Studien haben gezeigt, dass die Empfehlungen solcher CDS-Systeme den Empfehlungen jener Ärztinnen und Ärzte entsprechen, die die besten Ergebnisse erzielen.

„Entscheidende“ Hilfe

„Die Präzisionsmedizin, zu der wir im Gesundheitswesen alle hin wollen, ist in meinem Fachbereich, in der Anästhesie und Intensivmedizin, letztlich nur durch Big Data erreichbar. Wir haben von jeder Patientin, jedem Patienten jeden Herzschlag, jeden Blutdruck, jede Medikamentengabe und die Reaktion auf so eine Intervention. Ziel ist es, die Unmenge an Daten nicht nur quasi in Echtzeit zu verarbeiten, sondern daraus auch individuelle Vorhersagen abzuleiten. Das würde die Anästhesie und die Intensivmedizin auf ein höheres Niveau heben“, erklärt Markstaller. „Prinzipiell interessieren uns Clinical Decision Support Systems (CDSS), die sich passiv — sprich auf Anforderung des Users —, aber auch aktiv selbst melden. Das kann entweder posthoc nach einer Behandlung beziehungsweise an einer Schnittstelle erfolgen oder in Echtzeit, etwa während einer OP, bei der sie der behandelnden Person sagen, was der nächstrichtige Schritt wäre.“ Das „Wissen“ des Systems, welche Schritte zu setzen wären, kann entweder durch vorhergehende Eingabe aufgebaut oder selbstlernend durch Künstlicher Intelligenz generiert werden.

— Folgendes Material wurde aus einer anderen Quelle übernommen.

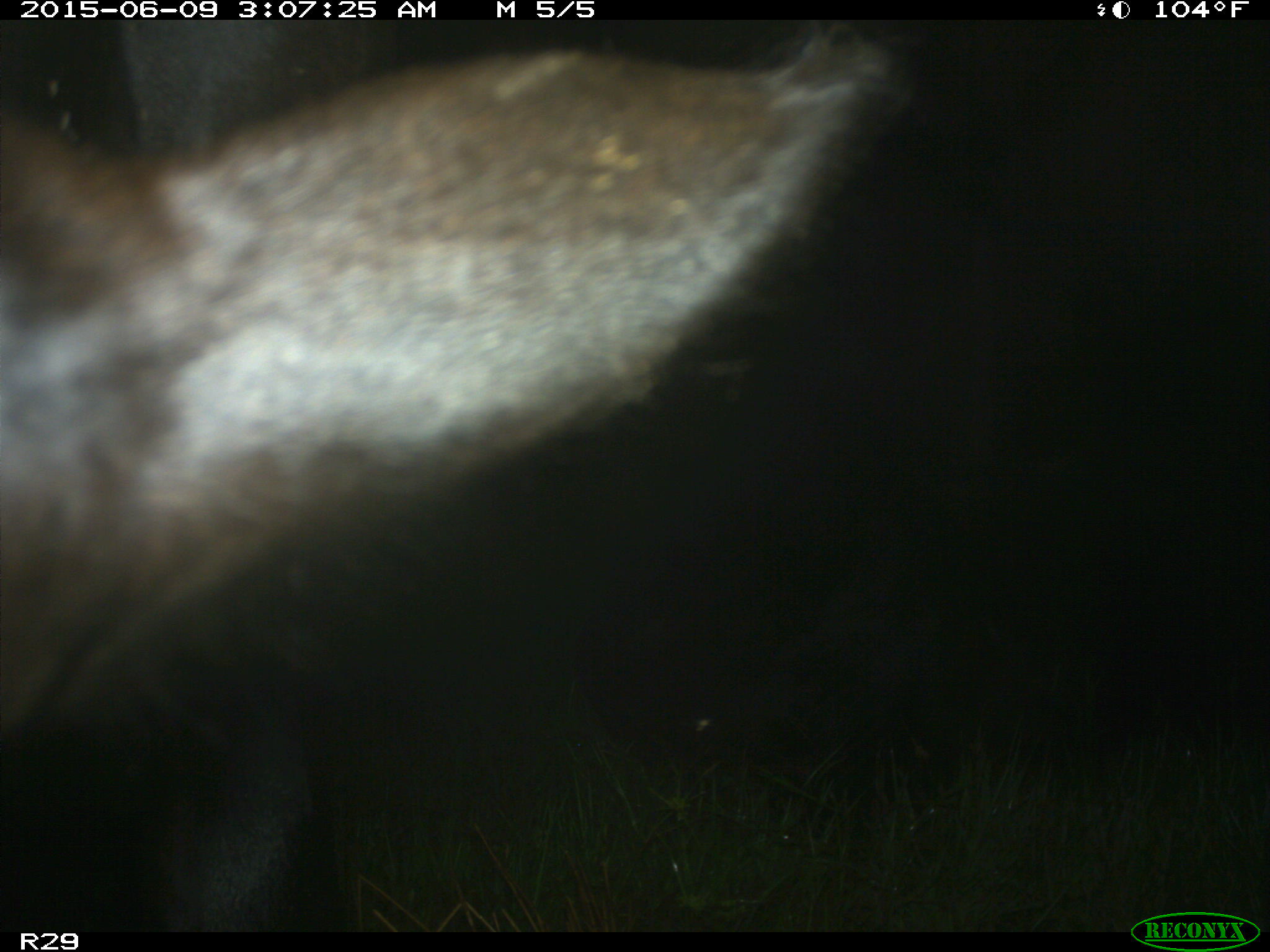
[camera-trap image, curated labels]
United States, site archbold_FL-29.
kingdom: Animalia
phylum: Chordata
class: Mammalia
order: Artiodactyla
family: Bovidae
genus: Bos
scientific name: Bos taurus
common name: domestic cow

Durch Machine- und Deep-Learning, in Kombination mit Echtzeitanalysen und selbstständiges Lernen, sind diese Systeme in der Lage, eine Prognose abzugeben und zu sagen, welcher Schritt als nächstes für das Überleben der Patientin, des Patienten richtige wäre. „Studien haben gezeigt, dass die Empfehlungen solcher Systeme den Empfehlungen jener Ärztinnen und Ärzte entsprechen, die die besten Ergebnisse erzielen. Die Systeme funktionieren also bereits und sie stellen für das Fach der Anästhesie und der Intensivmedizin die Präzisionsmedizin in Aussicht.“ Am AKH Wien wird gerade das THALEA II Projekt (Telemonitoring and Telemedicine for Hospitals Assisted by ICT for Life saving co-morbid patients in Europe As part of a Patient personalised care program of the EU) implementiert. Dieses bereitet die Daten für Intensivpatientinnen und -patienten, wie in einem Cockpit auf. Damit kann der Arzt die Patientin, den Patienten auf Video sehen und erhält auch sämtliche fallbezogene Informationen. Zudem ist das CDS eingeblendet, das Hinweise gibt, wie, individuell auf den jeweiligen Patienten abgestimmt, die Behandlung zu gestalten wäre. „Wir hoffen, über diesen Weg der precision oder personalised medicine das Patienten-Outcome signifikant zu erhöhen. Entsprechende Studien dazu werden vorbereitet“, so Markstaller abschließend.